All that is wanted is the exact text of the lines below from the one with "Header - Costock church and grounds" through the one with "Obo Travel Bag", inclusive, minus any pictures.

(Source data begins)

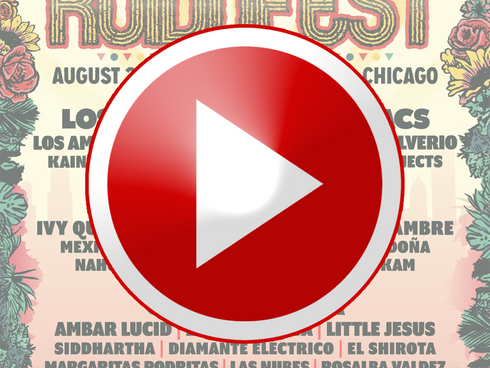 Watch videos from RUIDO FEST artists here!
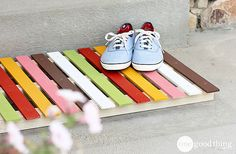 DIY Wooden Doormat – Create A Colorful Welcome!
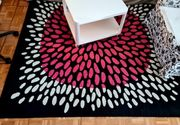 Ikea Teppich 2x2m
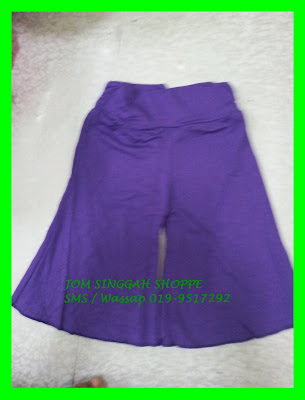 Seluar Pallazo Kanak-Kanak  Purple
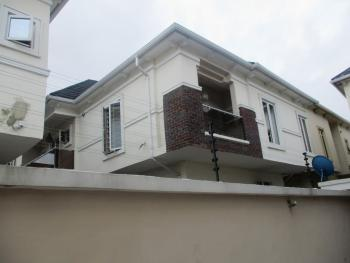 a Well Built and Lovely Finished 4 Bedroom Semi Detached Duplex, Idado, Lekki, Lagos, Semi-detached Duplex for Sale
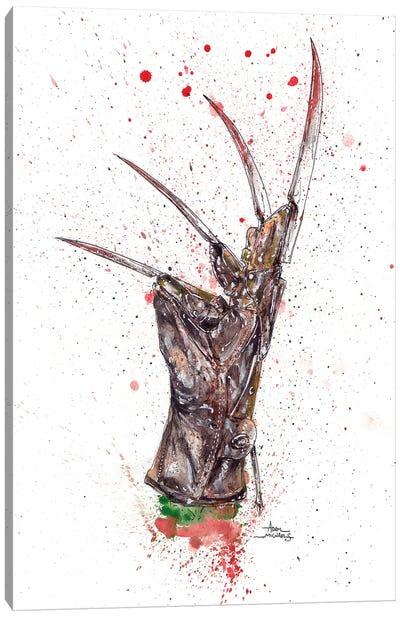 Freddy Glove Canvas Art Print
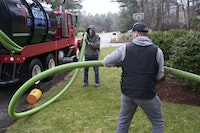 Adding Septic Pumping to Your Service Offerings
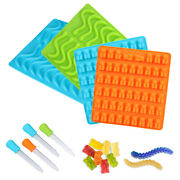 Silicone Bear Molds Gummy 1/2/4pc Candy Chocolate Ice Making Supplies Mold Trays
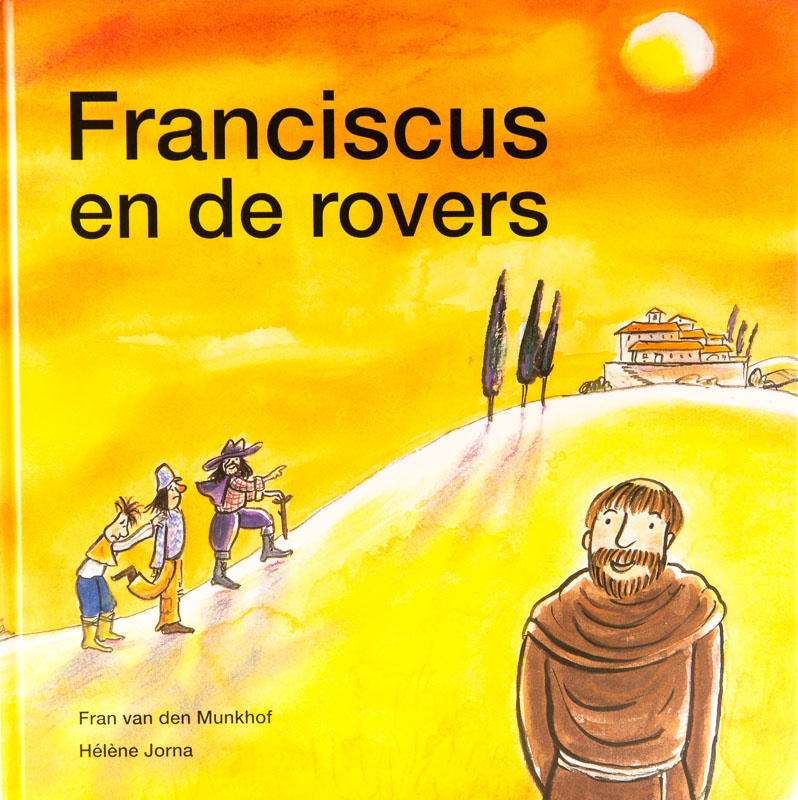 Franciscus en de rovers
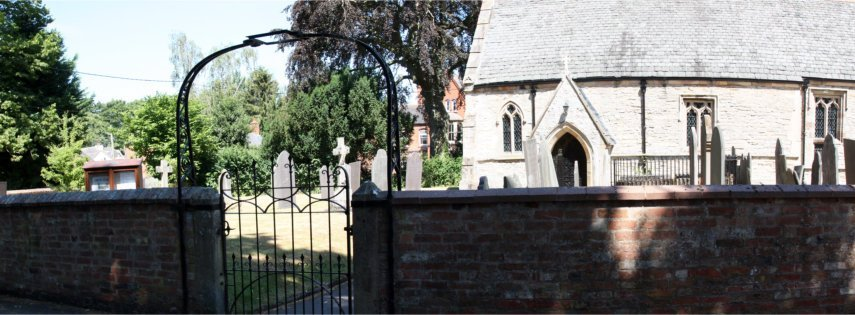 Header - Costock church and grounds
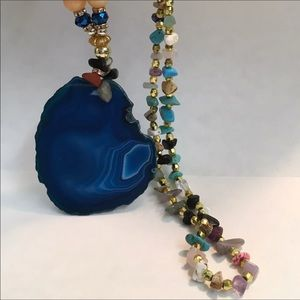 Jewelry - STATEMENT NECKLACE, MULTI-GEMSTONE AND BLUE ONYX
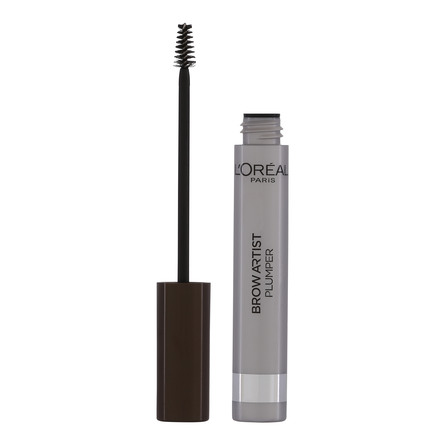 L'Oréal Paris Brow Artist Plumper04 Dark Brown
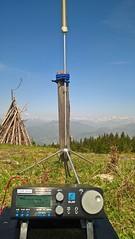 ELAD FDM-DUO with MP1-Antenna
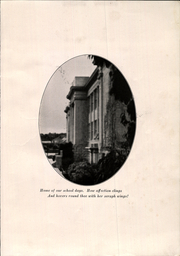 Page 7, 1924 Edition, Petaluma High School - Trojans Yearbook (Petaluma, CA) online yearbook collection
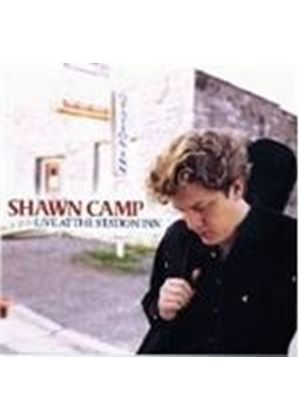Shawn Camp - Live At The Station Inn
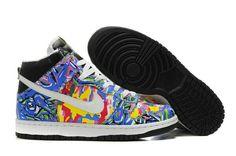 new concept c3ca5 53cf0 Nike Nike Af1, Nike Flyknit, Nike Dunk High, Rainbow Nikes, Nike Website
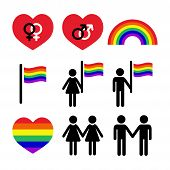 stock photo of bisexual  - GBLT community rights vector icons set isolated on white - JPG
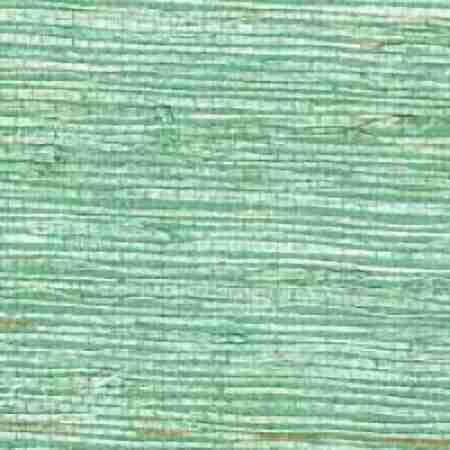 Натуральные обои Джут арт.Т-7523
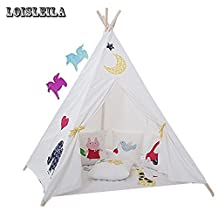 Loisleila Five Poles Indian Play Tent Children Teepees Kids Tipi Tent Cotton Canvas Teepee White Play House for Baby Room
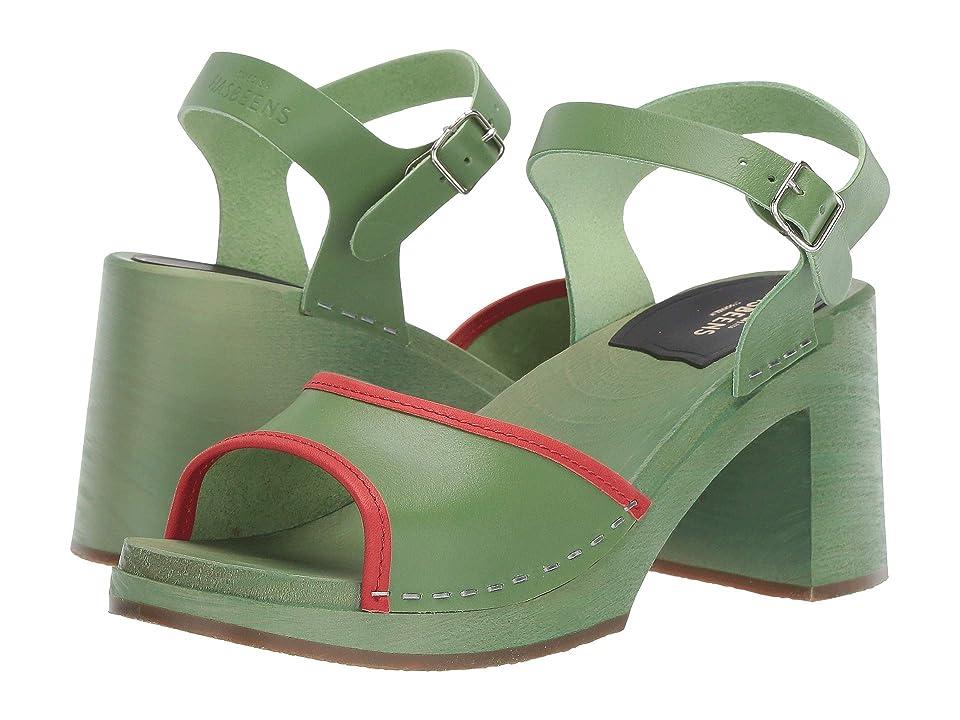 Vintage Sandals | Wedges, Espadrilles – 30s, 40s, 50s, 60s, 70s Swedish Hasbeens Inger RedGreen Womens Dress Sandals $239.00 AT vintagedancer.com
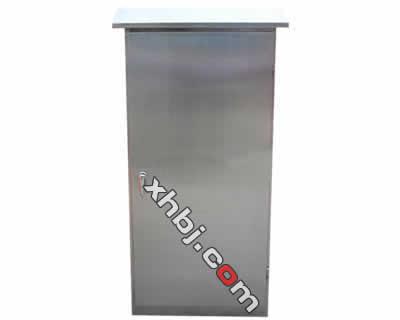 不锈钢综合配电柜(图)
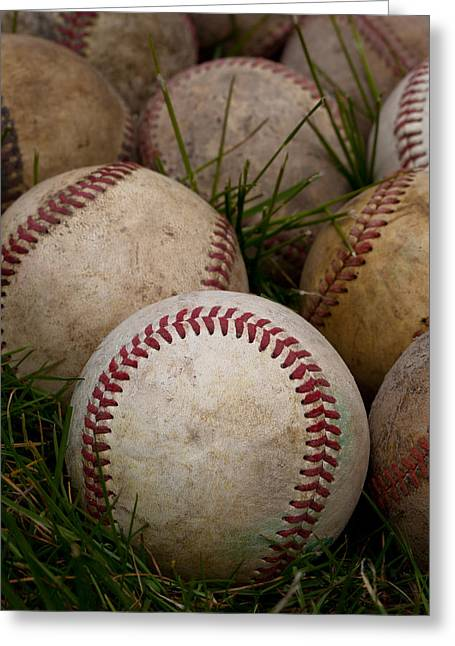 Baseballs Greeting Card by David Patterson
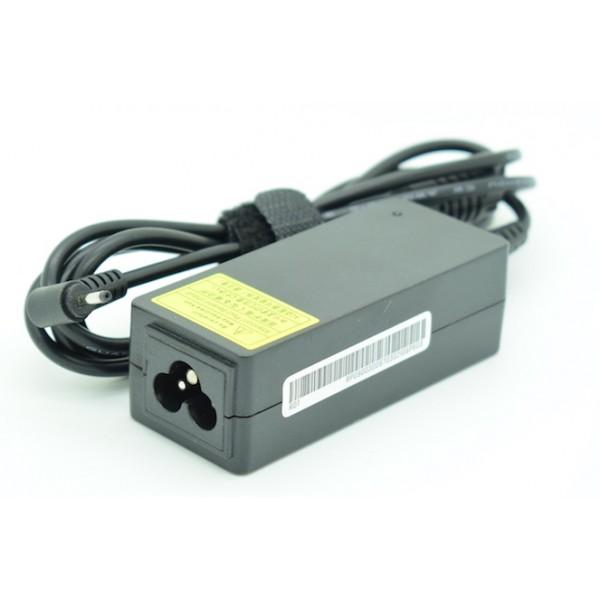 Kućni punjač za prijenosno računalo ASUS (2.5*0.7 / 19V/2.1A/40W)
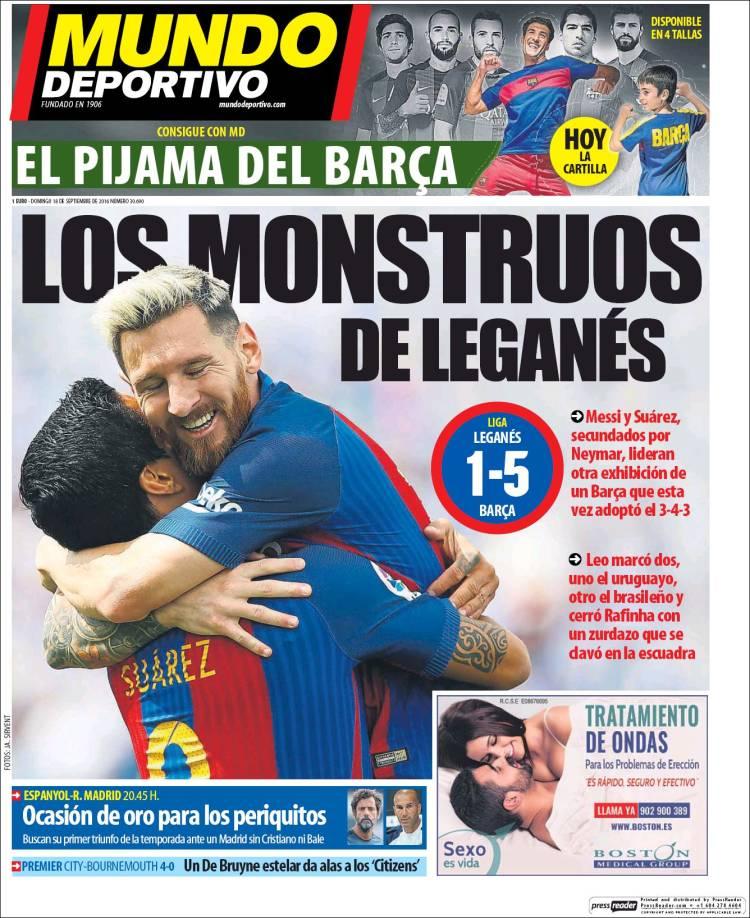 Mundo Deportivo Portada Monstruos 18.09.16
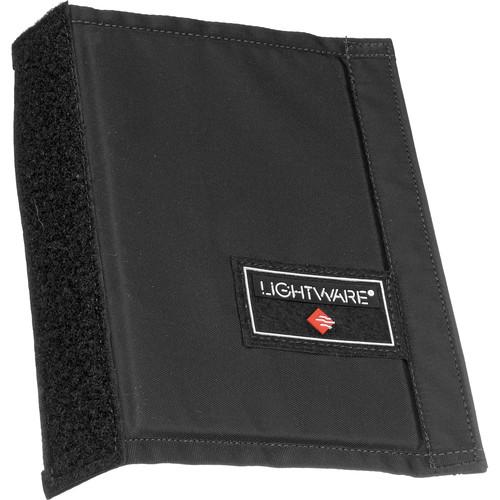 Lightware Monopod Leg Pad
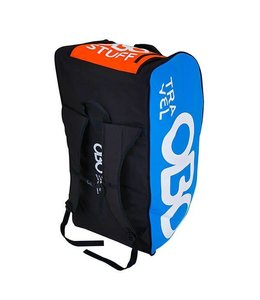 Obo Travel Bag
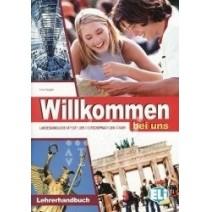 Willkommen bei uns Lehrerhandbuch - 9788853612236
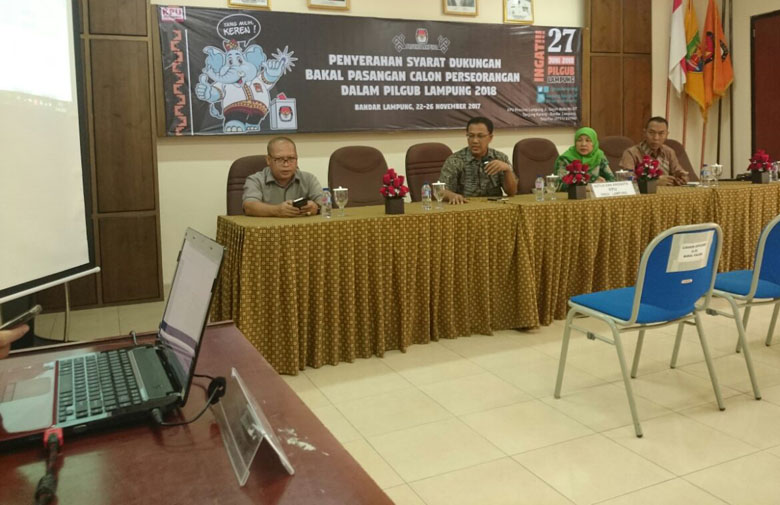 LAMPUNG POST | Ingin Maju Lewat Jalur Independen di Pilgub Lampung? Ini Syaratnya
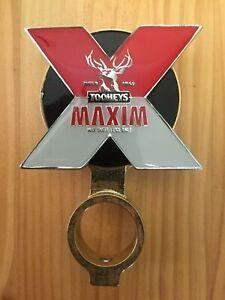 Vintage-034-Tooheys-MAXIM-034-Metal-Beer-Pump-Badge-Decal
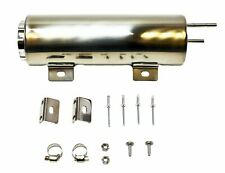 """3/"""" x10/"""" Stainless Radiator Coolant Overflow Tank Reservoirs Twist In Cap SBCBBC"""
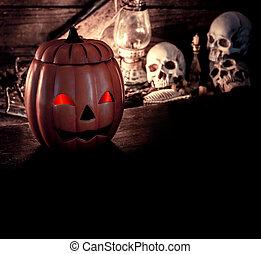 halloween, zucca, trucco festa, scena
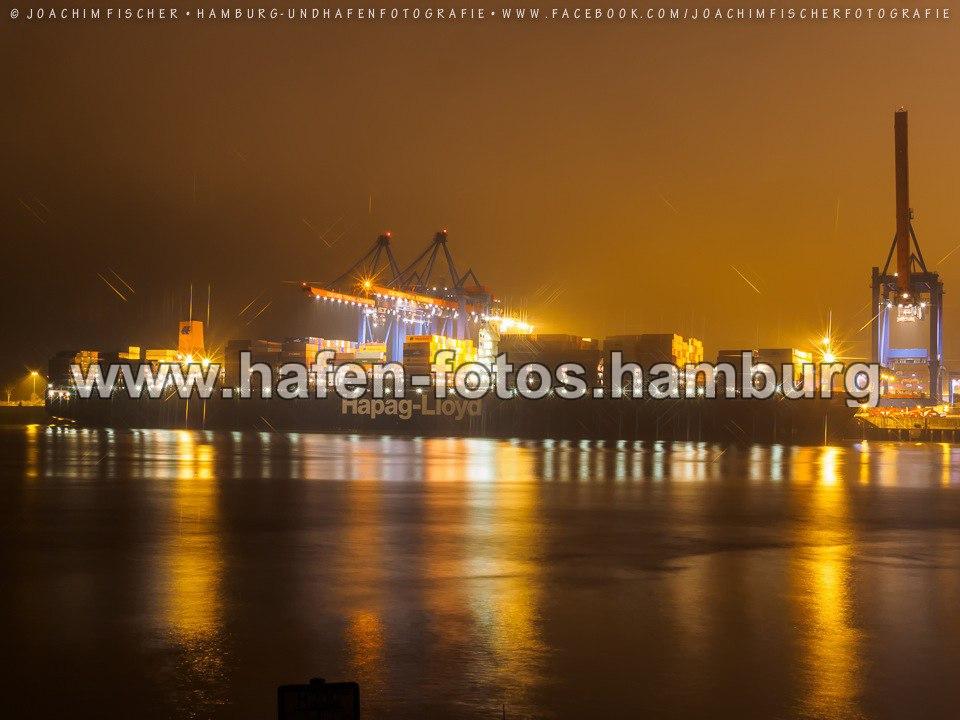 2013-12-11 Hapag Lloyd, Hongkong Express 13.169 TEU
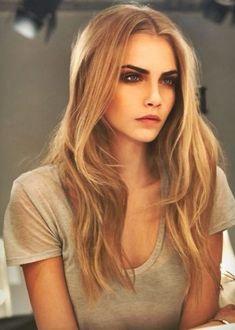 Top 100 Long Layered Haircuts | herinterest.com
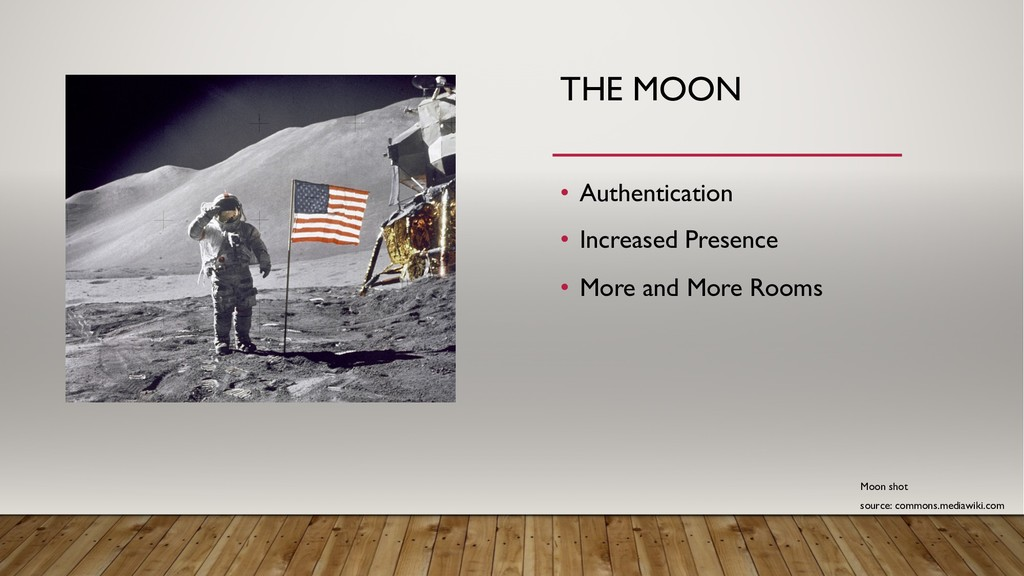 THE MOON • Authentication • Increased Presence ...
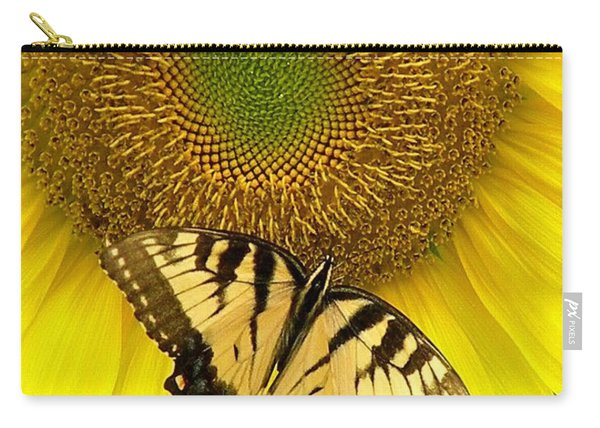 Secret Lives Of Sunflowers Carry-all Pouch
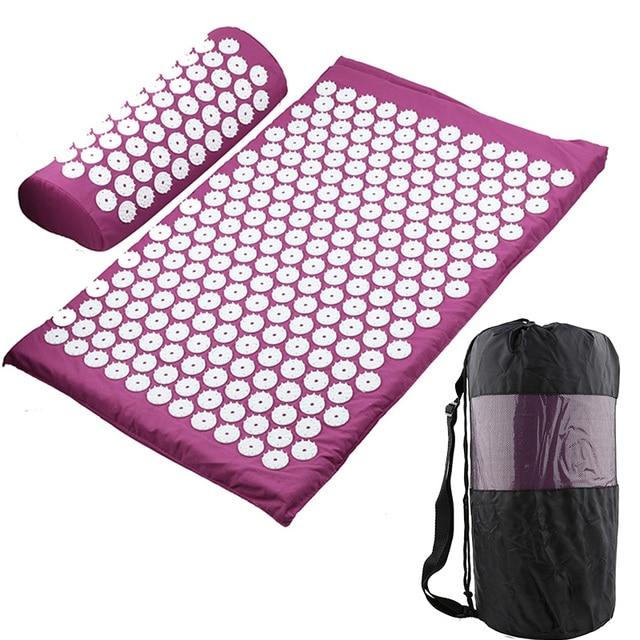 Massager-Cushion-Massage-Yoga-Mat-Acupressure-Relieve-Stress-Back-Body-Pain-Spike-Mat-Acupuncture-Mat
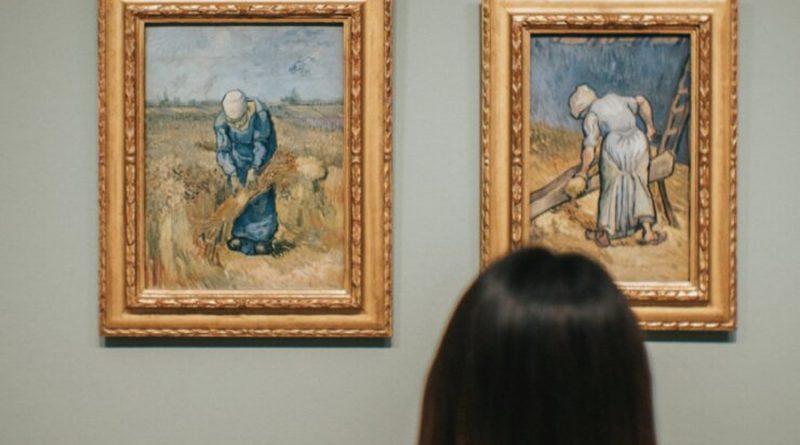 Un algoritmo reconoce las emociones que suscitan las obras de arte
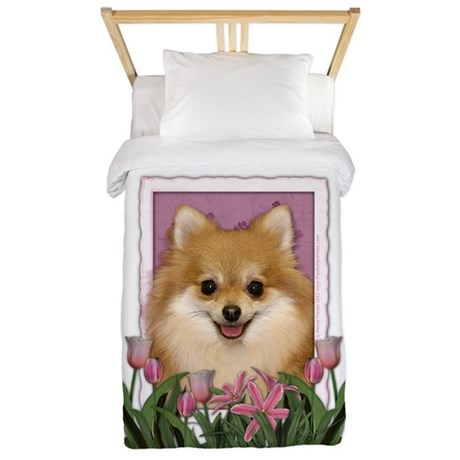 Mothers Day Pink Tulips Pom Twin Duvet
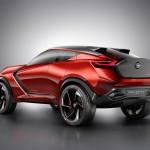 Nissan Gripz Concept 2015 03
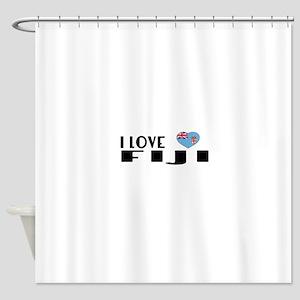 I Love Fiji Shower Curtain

(Source data ends)

→ **Finished task**
 Header - Costock church and grounds
 Jewelry - STATEMENT NECKLACE, MULTI-GEMSTONE AND BLUE ONYX
 L'Oréal Paris Brow Artist Plumper04 Dark Brown
 ELAD FDM-DUO with MP1-Antenna
 Page 7, 1924 Edition, Petaluma High School - Trojans Yearbook (Petaluma, CA) online yearbook collection
Shawn Camp - Live At The Station Inn
 new concept c3ca5 53cf0 Nike Nike Af1, Nike Flyknit, Nike Dunk High, Rainbow Nikes, Nike Website
 stock photo of bisexual  - GBLT community rights vector icons set isolated on white - JPG
 Натуральные обои Джут арт.Т-7523
 Loisleila Five Poles Indian Play Tent Children Teepees Kids Tipi Tent Cotton Canvas Teepee White Play House for Baby Room
 Vintage Sandals | Wedges, Espadrilles – 30s, 40s, 50s, 60s, 70s Swedish Hasbeens Inger RedGreen Womens Dress Sandals $239.00 AT vintagedancer.com
 不锈钢综合配电柜(图)
 Baseballs Greeting Card by David Patterson
 Kućni punjač za prijenosno računalo ASUS (2.5*0.7 / 19V/2.1A/40W)
 Mundo Deportivo Portada Monstruos 18.09.16
 Lightware Monopod Leg Pad
 Obo Travel Bag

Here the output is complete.